Review posted October 12, 2008.
Algonquin Books of Chapel Hill, 2007. 303 pages.
Sam Pulsifer is a bumbler. He's a lovable bumbler, but he's undeniably a bumbler.
Sam spent ten years of his life in prison because when he was eighteen, he accidentally burned down the Emily Dickinson House and killed two people.
While he was in prison, people wrote to him, asking him to burn down other writers' houses for them. His father saved the letters in a shoebox.
When he gets out, he's on his way to a happy life, with a career, a beautiful wife and two children. But circumstances come against him, and Sam inevitably bumbles his reactions.

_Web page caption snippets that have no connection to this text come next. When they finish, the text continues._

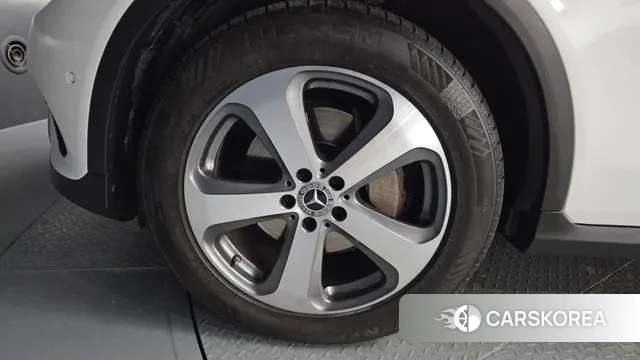 Mercedes-Benz GLC-Class X253 id 3583592 из Кореи 15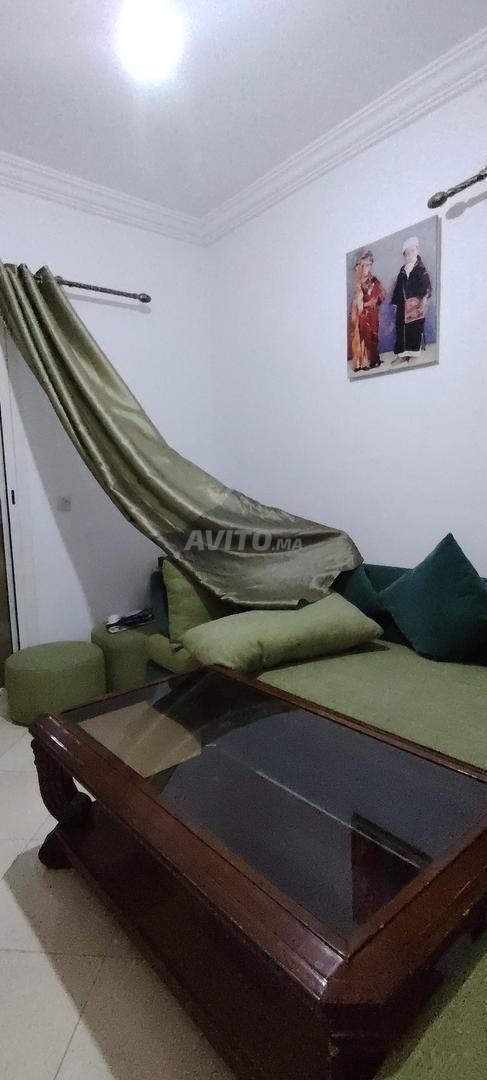شقة طابق واحد للإيجار في مراكش — Photo 10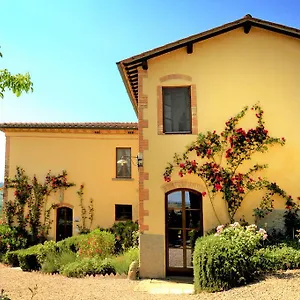 Il Segreto Di Pietrafitta Alloggio per agriturismo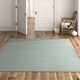 Rita Handmade Wool Rug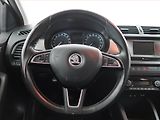 Škoda Fabia (2015) Style 1.4 TDI, po STK - náhled 20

This book is humorous, but in a deeply sad way. This is not the typical feel-good novel I read, and I almost didn't finish it. Readers with a cynical bent will find the book quite hilarious. I found it terribly sad. If I had known one of the issues it deals with is marital happiness and unfaithfulness, I probably never would have picked it up. Overall, it has an exceedingly pessimistic outlook on life, and love, and literature.
In the end, I finished the book because I cared about Sam Pulsifer. Yes, he's a bumbler, but he has a good, noble heart. I still find myself hoping that, after the book finishes, perhaps events in his life will, somehow, take a turn for the better.